= Task prompt =
Using the data below, repeat all of it precisely.

= Working data =
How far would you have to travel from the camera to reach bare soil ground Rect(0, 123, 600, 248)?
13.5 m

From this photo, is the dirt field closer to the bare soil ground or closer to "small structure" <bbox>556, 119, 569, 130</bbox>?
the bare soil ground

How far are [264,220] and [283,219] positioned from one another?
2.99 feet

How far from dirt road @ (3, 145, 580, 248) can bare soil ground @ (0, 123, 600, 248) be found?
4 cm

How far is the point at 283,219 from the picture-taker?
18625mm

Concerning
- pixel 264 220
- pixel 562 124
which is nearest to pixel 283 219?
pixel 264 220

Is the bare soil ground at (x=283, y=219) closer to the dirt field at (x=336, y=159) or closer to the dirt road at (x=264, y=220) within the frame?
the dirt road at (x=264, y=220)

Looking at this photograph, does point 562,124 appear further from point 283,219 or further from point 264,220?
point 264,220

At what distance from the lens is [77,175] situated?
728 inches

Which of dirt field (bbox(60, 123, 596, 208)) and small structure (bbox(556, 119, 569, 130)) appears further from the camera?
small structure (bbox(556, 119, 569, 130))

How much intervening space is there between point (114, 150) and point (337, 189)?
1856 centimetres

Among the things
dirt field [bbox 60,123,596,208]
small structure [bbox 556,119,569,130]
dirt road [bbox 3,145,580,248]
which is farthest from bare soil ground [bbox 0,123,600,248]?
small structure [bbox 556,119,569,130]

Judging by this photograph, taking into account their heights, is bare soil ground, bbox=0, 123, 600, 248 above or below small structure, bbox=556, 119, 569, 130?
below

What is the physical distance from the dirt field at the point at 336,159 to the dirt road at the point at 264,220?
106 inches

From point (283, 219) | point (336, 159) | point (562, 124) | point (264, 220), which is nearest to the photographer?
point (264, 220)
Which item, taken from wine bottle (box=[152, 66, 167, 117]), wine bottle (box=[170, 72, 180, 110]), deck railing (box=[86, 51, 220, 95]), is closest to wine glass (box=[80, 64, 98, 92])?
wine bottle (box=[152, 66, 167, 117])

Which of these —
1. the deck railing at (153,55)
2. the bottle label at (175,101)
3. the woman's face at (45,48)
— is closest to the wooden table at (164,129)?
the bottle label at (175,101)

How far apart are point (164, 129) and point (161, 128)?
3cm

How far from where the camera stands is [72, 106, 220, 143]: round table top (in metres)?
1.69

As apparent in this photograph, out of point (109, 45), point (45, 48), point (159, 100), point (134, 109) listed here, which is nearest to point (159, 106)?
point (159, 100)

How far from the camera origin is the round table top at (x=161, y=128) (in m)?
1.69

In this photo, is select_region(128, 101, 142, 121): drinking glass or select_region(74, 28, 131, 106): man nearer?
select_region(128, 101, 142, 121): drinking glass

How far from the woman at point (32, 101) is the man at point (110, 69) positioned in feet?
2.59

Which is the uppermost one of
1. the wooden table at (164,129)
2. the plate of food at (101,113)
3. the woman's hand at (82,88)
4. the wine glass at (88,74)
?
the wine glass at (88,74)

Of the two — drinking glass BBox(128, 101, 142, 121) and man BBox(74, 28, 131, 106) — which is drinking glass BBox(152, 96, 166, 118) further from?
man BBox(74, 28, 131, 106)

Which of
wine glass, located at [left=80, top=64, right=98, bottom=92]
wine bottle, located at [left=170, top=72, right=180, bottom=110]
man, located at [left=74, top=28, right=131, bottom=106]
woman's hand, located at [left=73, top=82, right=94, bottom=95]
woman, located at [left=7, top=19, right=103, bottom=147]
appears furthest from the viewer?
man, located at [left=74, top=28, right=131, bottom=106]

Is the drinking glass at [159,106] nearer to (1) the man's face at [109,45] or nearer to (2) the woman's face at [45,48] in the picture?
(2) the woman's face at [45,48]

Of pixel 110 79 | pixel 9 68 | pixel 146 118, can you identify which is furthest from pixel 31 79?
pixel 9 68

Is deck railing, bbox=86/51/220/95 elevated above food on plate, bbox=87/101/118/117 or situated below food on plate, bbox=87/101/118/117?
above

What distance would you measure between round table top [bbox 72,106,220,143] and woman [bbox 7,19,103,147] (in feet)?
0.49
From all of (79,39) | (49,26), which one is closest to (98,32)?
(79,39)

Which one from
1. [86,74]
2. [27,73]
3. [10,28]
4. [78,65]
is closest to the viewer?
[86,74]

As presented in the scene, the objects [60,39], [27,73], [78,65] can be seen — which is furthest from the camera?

= Task response =
How far would you have to travel from the camera to reach bare soil ground Rect(0, 123, 600, 248)?
13.5 m

From this photo, is the dirt field closer to the bare soil ground or closer to "small structure" <bbox>556, 119, 569, 130</bbox>?
the bare soil ground

How far are [264,220] and [283,219] positioned from one another?
2.99 feet

How far from dirt road @ (3, 145, 580, 248) can bare soil ground @ (0, 123, 600, 248) be found?
4 cm

How far is the point at 283,219 from the picture-taker?
18625mm

Concerning
- pixel 264 220
- pixel 562 124
which is nearest to pixel 283 219?
pixel 264 220

Is the bare soil ground at (x=283, y=219) closer to the dirt field at (x=336, y=159) or closer to the dirt road at (x=264, y=220) within the frame?
the dirt road at (x=264, y=220)

Looking at this photograph, does point 562,124 appear further from point 283,219 or further from point 264,220?
point 264,220

At what distance from the lens is [77,175] situated?
728 inches

Which of dirt field (bbox(60, 123, 596, 208)) and small structure (bbox(556, 119, 569, 130)) appears further from the camera?
small structure (bbox(556, 119, 569, 130))

How much intervening space is there between point (114, 150) and point (337, 189)?
1856 centimetres

Among the things
dirt field [bbox 60,123,596,208]
small structure [bbox 556,119,569,130]
dirt road [bbox 3,145,580,248]
which is farthest from bare soil ground [bbox 0,123,600,248]?
small structure [bbox 556,119,569,130]

Judging by this photograph, taking into account their heights, is bare soil ground, bbox=0, 123, 600, 248 above or below small structure, bbox=556, 119, 569, 130?
below

What is the physical distance from the dirt field at the point at 336,159 to the dirt road at the point at 264,220?
106 inches

From point (283, 219) | point (336, 159) | point (562, 124) | point (264, 220), which is nearest to the photographer?
point (264, 220)
Which item, taken from wine bottle (box=[152, 66, 167, 117]), wine bottle (box=[170, 72, 180, 110]), deck railing (box=[86, 51, 220, 95]), is closest to wine glass (box=[80, 64, 98, 92])?
wine bottle (box=[152, 66, 167, 117])

Which of these —
1. the deck railing at (153,55)
2. the bottle label at (175,101)
3. the woman's face at (45,48)
— is closest to the wooden table at (164,129)?
the bottle label at (175,101)

How far apart are point (164, 129) and point (161, 128)?
3cm

How far from where the camera stands is [72, 106, 220, 143]: round table top (in metres)?
1.69

As apparent in this photograph, out of point (109, 45), point (45, 48), point (159, 100), point (134, 109) listed here, which is nearest to point (159, 106)?
point (159, 100)

How far from the camera origin is the round table top at (x=161, y=128) (in m)?
1.69

In this photo, is select_region(128, 101, 142, 121): drinking glass or select_region(74, 28, 131, 106): man nearer?
select_region(128, 101, 142, 121): drinking glass

How far from the woman at point (32, 101) is the man at point (110, 69) positioned in feet?
2.59

Which is the uppermost one of
1. the wooden table at (164,129)
2. the plate of food at (101,113)
3. the woman's hand at (82,88)
4. the wine glass at (88,74)
?
the wine glass at (88,74)

Of the two — drinking glass BBox(128, 101, 142, 121) and man BBox(74, 28, 131, 106) — which is drinking glass BBox(152, 96, 166, 118) further from?
man BBox(74, 28, 131, 106)

Which of
wine glass, located at [left=80, top=64, right=98, bottom=92]
wine bottle, located at [left=170, top=72, right=180, bottom=110]
man, located at [left=74, top=28, right=131, bottom=106]
woman's hand, located at [left=73, top=82, right=94, bottom=95]
woman, located at [left=7, top=19, right=103, bottom=147]
appears furthest from the viewer?
man, located at [left=74, top=28, right=131, bottom=106]

Is the drinking glass at [159,106] nearer to (1) the man's face at [109,45] or nearer to (2) the woman's face at [45,48] in the picture?
(2) the woman's face at [45,48]

Of pixel 110 79 | pixel 9 68 | pixel 146 118, can you identify which is furthest from pixel 31 79?
pixel 9 68

Is deck railing, bbox=86/51/220/95 elevated above food on plate, bbox=87/101/118/117 or situated below food on plate, bbox=87/101/118/117?
above

What distance would you measure between round table top [bbox 72,106,220,143] and woman [bbox 7,19,103,147] (in feet)?
0.49
From all of (79,39) | (49,26), which one is closest to (98,32)?
(79,39)

Which one from
1. [86,74]
2. [27,73]
3. [10,28]
4. [78,65]
is closest to the viewer?
[86,74]

As presented in the scene, the objects [60,39], [27,73], [78,65] can be seen — which is furthest from the camera?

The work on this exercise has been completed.